Top 10 Penny Stocks In The United Kingdom
Name | Share Price | Market Cap | Financial Health Rating |
FRP Advisory Group (AIM:FRP) | £1.32 | £348.23M | ★★★★★★ |
ME Group International (LSE:MEGP) | £2.125 | £806.26M | ★★★★★★ |
Polar Capital Holdings (AIM:POLR) | £4.765 | £473.73M | ★★★★★★ |
Next 15 Group (AIM:NFG) | £4.12 | £426.67M | ★★★★☆☆ |
Ultimate Products (LSE:ULTP) | £1.425 | £121.23M | ★★★★★★ |
Supreme (AIM:SUP) | £1.40 | £183.08M | ★★★★★★ |
Tristel (AIM:TSTL) | £3.65 | £194.41M | ★★★★★★ |
Luceco (LSE:LUCE) | £1.404 | £215.61M | ★★★★★☆ |
Stelrad Group (LSE:SRAD) | £1.495 | £188.48M | ★★★★★☆ |
Character Group (AIM:CCT) | £2.65 | £51.44M | ★★★★★★ |
Click here to see the full list of 474 stocks from our UK Penny Stocks screener.
Below we spotlight a couple of our favorites from our exclusive screener.
Concurrent Technologies (AIM:CNC)
Simply Wall St Financial Health Rating: ★★★★★★
Overview: Concurrent Technologies Plc designs, develops, manufactures, and markets single board computers for system integrators and original equipment manufacturers globally, with a market cap of £108.52 million.
Operations: The company generates £36.32 million in revenue from the design, manufacture, and supply of high-end embedded computer products.
Market Cap: £108.52M
Concurrent Technologies Plc, with a market cap of £108.52 million, has demonstrated significant earnings growth of 222.6% over the past year, surpassing industry averages.

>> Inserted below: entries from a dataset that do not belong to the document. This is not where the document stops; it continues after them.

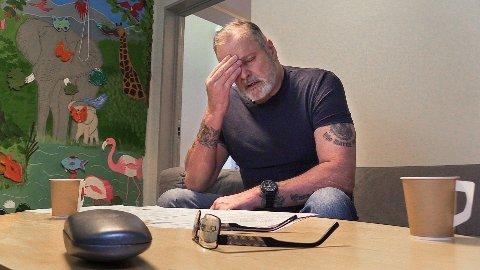 Eirik Jensen mener han er uskyldig dømt til 21 års fengsel. Året som har gått har vært tungt og han isolerer seg fra de andre medfangene. Den tidligere politihelten har likevel troen på at han skal bli løslatt om ikke altfor lenge.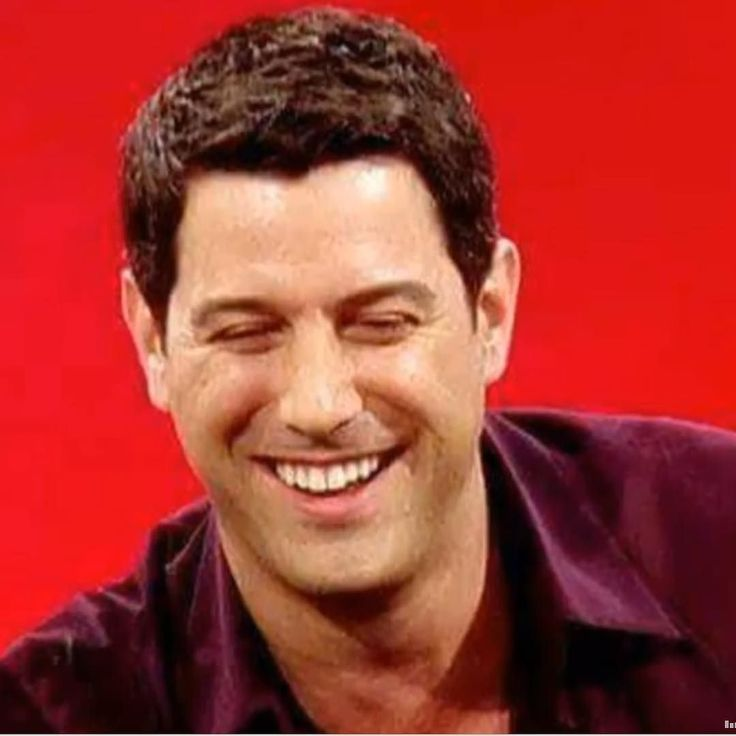 He is always up for a giggle on stage or off and we love him for it! Thanks for sharing Flávia Tirado #sebsoloalbum #teamseb #sebdivo #sifcofficial #ildivofansforcharity #sebastien #izambard #ildivo #ildivoofficial #seb #singer #sebontour #band #musician #music #composer #producer #artist #instfollow #followback #french #handsome #instamusic #amazingsinger #amazingmusic #amazingvoice #greatvoice #teamizambard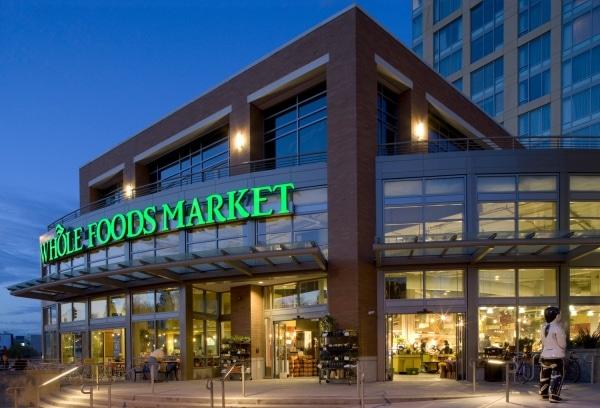 Amazon si compra una catena di supermercati bio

The company is debt-free and maintains strong financial health with short-term assets exceeding both long-term and short-term liabilities. Recent client announcements highlight substantial contracts with major US defence contractors, including a design win valued at $5 million and an expanded contract worth $5.98 million for computer plug-in-cards. Despite low return on equity (13.4%), the company's experienced board and management team contribute to its stable operations without shareholder dilution in the past year.
- Take a closer look at Concurrent Technologies' potential here in our financial health report.

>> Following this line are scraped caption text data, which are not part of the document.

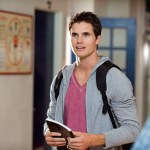 """The Tomorrow People -- """"Girl Interrupted"""" -- Image Number: TP103b_0285.jpg --Pictured: Robbie Amell as Stephen --  Photo: Cate Cameron/The CW --  ©2013 The CW Network, LLC. All rights reserved."""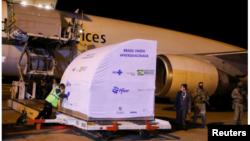 Контейнер, который является частью партии, содержащей один миллион доз вакцины Pfizer-BioNTech (COVID-19), выгружается в международном аэропорту Виракопос в Кампинасе, Бразилия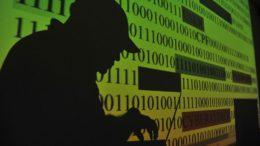 Páginas pornográficas foram descobertas a partir de denúncias dos internautas (Foto: Marcello Casal/ABr)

- Assess Concurrent Technologies' future earnings estimates with our detailed growth reports.
Gaming Realms (AIM:GMR)
Simply Wall St Financial Health Rating: ★★★★★★
Overview: Gaming Realms plc is a company that develops, publishes, and licenses mobile gaming content across various regions including the United Kingdom, United States, Isle of Man, Malta, Gibraltar, and internationally with a market cap of £110.56 million.
Operations: The company's revenue is primarily derived from Licensing, which accounts for £21.65 million, and Social Publishing (excluding Licensing), contributing £3.81 million.
Market Cap: £110.56M
Gaming Realms plc, with a market cap of £110.56 million, has shown robust financial performance, reporting half-year sales of £13.58 million and net income of £3.3 million. The company is debt-free, with strong short-term assets (£15.6M) comfortably exceeding liabilities (£3.5M). Its earnings growth over the past year was 41.8%, surpassing the Entertainment industry average and contributing to its high return on equity (23.9%). Despite a highly volatile share price recently and an inexperienced board and management team, Gaming Realms trades significantly below estimated fair value, suggesting potential upside according to analysts' forecasts.

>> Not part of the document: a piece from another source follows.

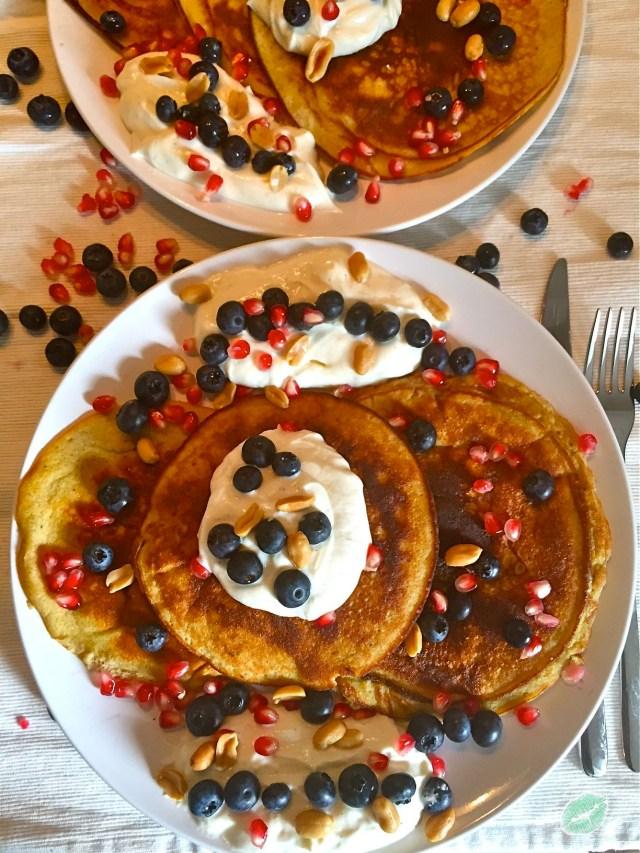 Heidelbeer-Erdnuss-Pancake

- Dive into the specifics of Gaming Realms here with our thorough balance sheet health report.
- Gain insights into Gaming Realms' outlook and expected performance with our report on the company's earnings estimates.
Intuitive Investments Group (LSE:IIG)
Simply Wall St Financial Health Rating: ★★★★★★
Overview: Intuitive Investments Group Plc focuses on investing in early and later-stage life sciences businesses primarily in the UK, continental Europe, and the US, with a market cap of £263.99 million.
Operations: The company generates revenue from its unclassified services amounting to £0.82 million.
Market Cap: £263.99M
Intuitive Investments Group Plc, with a market cap of £263.99 million, is pre-revenue and currently unprofitable. Despite this, the company has no debt and its short-term assets (£4.4M) exceed liabilities (£85K), indicating financial stability in the near term. Recent developments include a successful follow-on equity offering raising £6.15 million to bolster its cash runway beyond the initial two months based on free cash flow estimates. The board's average tenure is relatively new at 2.7 years, highlighted by Julian Baines' recent departure to focus on other executive roles, potentially impacting strategic direction moving forward.
- Unlock comprehensive insights into our analysis of Intuitive Investments Group stock in this financial health report.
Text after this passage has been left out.